You are viewing a plain text version of this content. The canonical link for it is here.
Posted to dev@asterixdb.apache.org by mingda li <li...@gmail.com> on 2016/10/31 18:16:32 UTC

About the Multiple Join Optimization on AsterixDB

Dear all,

Hi, I am working on multiple join on Hyracks level. I am not sure if I do
the multiple join on AsterixDB, whether it will optimize the query by
changing the join order or just execute according to how we write the
query. I think this may not be done in Algebricks level based on rule but
not sure.

Bests,
Mingda

Re: About the Multiple Join Optimization on AsterixDB

Posted by mingda li <li...@gmail.com>.
Yeah, actually, I have tested the multiple join on TPCDS dataset (1g) on
UCLA‘s AsterixDB cluster (16 nodes).

⁂

▸ **What the task requires**: Please say whether each statement agrees with the AsterixDB thread, answering yes or no and quoting the words from the thread that decide it. 1. The writer is working on multiple join at the Algebricks level. 2. The multiple join was tested on a TPCDS dataset of 1g. 3. The cluster used for the test had 12 nodes. The listing is not needed for this work.

▸ **Exercise data**:
⁂

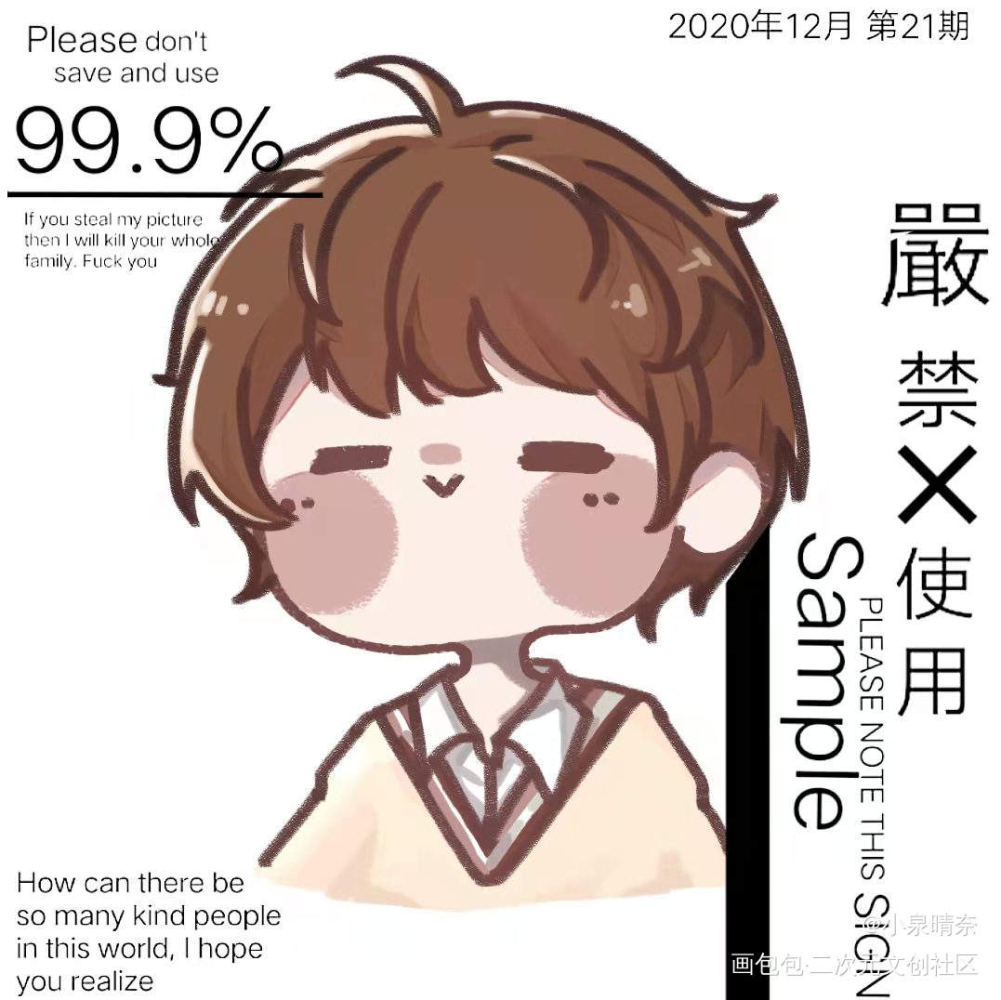 _娘娘腔群秀Q版绘画作品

⁂

▸ **Answer space**:
1. No: "I am working on multiple join on Hyracks level."
2. Yes: "tested the multiple join on TPCDS dataset (1g)"
3. No: "UCLA‘s AsterixDB cluster (16 nodes)"